If the universe is infinitely finite, an entity whose mystery is knowable only through an evolving progression of theories and equations, it's nothing compared to a marriage. Every marriage or long-term partnership is knowable only to the people inside it -- and sometimes not even then.
The Theory of Everything tells the story of genius theoretical physicist Stephen Hawking's marriage to the former Jane Wilde, though of course it can tell that story only from the outside.

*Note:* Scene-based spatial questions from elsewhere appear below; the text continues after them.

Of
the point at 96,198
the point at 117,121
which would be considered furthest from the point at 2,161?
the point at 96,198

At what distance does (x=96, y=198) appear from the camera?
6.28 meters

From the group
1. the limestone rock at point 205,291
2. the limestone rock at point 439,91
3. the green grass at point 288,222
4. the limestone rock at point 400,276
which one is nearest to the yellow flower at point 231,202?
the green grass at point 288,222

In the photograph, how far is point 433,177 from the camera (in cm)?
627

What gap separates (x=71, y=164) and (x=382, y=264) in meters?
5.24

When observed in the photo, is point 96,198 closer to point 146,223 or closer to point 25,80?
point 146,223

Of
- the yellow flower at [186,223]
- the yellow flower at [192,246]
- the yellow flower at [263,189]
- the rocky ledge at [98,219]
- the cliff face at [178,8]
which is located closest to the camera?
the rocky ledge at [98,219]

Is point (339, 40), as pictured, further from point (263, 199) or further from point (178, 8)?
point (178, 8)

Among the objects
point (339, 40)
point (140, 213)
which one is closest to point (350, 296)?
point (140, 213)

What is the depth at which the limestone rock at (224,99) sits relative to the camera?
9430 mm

You can see why fellow student Jane (Felicity Jones), well-bred, well-mannered, and pot-of-cream pretty, would be attracted to him. Not long after the two finally get together, a doctor informs Stephen he has only about two years to live. Jane decides that she wants to make a life with him anyway. Holding babies will become more difficult as Stephen's motor capabilities deteriorate, but he manages anyway — at every stage, Stephen, as Eddie Redmayne plays him, radiates the joy of being in such close proximity to a tiny new being. His fame grows, but the strain of looking after him -- while also raising three children -- begins to wear on Jane. '
The Theory of Everything may slightly sanitize the truth, whatever that is: This is, after all, a story told from the point of view of an ex-wife. And the film is as polished as a piece of fine walnut furniture. But it's striking, at times even piercing, for the way it infiltrates some universal realities of marriage. If the secrets of making marriage work were a science, then geniuses might be able to help us through it. As it is, even brainiacs like Stephen Hawking have to muddle through just like the rest of us.